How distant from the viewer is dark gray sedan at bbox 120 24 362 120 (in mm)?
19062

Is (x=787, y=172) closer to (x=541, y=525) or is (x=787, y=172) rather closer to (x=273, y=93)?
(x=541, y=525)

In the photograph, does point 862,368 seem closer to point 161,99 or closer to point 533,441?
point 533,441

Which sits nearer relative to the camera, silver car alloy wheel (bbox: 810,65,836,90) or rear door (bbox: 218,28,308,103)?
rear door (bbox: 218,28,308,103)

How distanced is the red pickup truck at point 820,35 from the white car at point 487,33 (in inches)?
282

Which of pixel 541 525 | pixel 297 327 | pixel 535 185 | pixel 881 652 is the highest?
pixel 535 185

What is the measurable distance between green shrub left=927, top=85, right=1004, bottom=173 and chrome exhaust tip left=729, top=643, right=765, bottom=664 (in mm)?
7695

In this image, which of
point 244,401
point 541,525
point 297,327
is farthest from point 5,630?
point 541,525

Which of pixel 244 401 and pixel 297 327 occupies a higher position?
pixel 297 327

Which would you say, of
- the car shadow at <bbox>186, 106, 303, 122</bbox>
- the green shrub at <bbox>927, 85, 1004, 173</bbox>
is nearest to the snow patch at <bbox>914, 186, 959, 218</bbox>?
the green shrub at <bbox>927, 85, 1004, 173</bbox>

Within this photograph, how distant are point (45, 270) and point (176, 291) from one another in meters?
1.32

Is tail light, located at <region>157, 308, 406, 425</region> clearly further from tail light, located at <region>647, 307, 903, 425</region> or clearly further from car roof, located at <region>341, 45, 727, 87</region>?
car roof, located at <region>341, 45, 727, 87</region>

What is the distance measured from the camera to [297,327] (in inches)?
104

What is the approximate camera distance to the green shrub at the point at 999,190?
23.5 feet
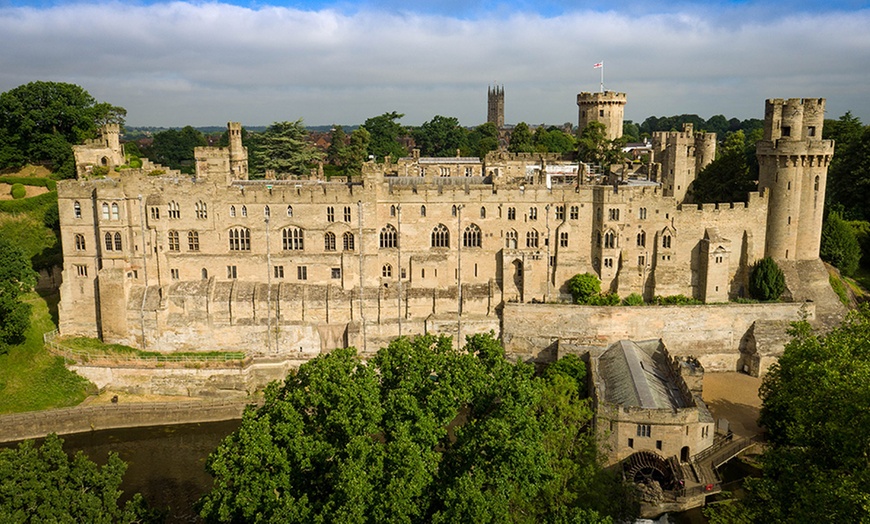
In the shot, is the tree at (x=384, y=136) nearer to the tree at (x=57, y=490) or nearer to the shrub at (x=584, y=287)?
Result: the shrub at (x=584, y=287)

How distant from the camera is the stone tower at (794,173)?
156ft

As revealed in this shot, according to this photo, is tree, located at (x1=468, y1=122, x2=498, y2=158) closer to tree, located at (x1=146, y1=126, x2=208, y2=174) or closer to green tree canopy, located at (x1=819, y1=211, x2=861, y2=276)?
tree, located at (x1=146, y1=126, x2=208, y2=174)

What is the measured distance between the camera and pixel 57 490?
23156 mm

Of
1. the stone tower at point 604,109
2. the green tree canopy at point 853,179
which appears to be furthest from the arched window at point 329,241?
the green tree canopy at point 853,179

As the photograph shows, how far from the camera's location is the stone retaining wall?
39.3 metres

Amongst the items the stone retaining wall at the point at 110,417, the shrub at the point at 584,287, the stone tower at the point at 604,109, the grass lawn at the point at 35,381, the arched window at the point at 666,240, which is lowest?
the stone retaining wall at the point at 110,417

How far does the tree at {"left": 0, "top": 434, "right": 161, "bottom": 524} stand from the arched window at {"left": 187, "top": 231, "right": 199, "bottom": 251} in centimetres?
2347

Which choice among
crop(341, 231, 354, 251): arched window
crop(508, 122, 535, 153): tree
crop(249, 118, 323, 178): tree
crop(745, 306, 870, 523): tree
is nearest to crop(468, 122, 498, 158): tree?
crop(508, 122, 535, 153): tree

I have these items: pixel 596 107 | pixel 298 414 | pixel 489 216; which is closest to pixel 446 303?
pixel 489 216

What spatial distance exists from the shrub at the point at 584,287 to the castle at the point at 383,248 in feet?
3.01

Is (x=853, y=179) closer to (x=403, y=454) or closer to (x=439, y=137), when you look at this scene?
(x=403, y=454)

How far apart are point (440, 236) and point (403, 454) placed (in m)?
27.5

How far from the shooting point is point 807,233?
49062mm

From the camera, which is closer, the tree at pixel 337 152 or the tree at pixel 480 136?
the tree at pixel 337 152
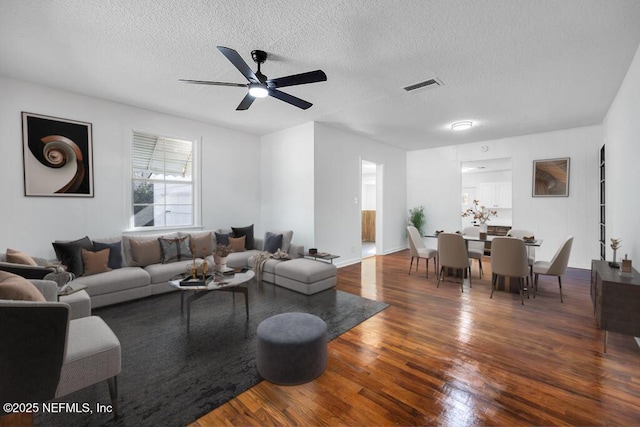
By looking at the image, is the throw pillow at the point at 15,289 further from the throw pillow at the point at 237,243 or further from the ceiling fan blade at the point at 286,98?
the throw pillow at the point at 237,243

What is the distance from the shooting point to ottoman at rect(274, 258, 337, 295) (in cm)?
407

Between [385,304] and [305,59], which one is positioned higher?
[305,59]

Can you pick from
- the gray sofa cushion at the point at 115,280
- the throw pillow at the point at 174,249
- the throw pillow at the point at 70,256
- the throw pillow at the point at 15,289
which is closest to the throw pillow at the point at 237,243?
the throw pillow at the point at 174,249

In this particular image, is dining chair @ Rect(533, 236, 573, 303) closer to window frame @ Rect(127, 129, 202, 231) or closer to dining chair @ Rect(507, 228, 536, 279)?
dining chair @ Rect(507, 228, 536, 279)


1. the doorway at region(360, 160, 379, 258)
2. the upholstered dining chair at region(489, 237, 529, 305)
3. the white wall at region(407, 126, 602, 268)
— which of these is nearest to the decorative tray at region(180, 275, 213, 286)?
the upholstered dining chair at region(489, 237, 529, 305)

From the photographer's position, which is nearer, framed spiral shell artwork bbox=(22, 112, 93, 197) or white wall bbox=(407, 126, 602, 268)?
framed spiral shell artwork bbox=(22, 112, 93, 197)

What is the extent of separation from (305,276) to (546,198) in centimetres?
560

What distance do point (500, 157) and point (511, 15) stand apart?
5.09 metres

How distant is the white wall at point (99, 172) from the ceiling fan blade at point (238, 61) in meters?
3.09

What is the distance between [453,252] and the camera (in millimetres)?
4367

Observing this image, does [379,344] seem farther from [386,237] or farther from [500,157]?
[500,157]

-*-

**What is needed:** Pick out every line in the records above that has the word "higher" in it, and copy each of those lines in full. Upper and lower case must match.

**Expected answer:**
Which of pixel 244 401 and pixel 297 327 occupies a higher position?
Between [385,304] and [305,59], which one is positioned higher?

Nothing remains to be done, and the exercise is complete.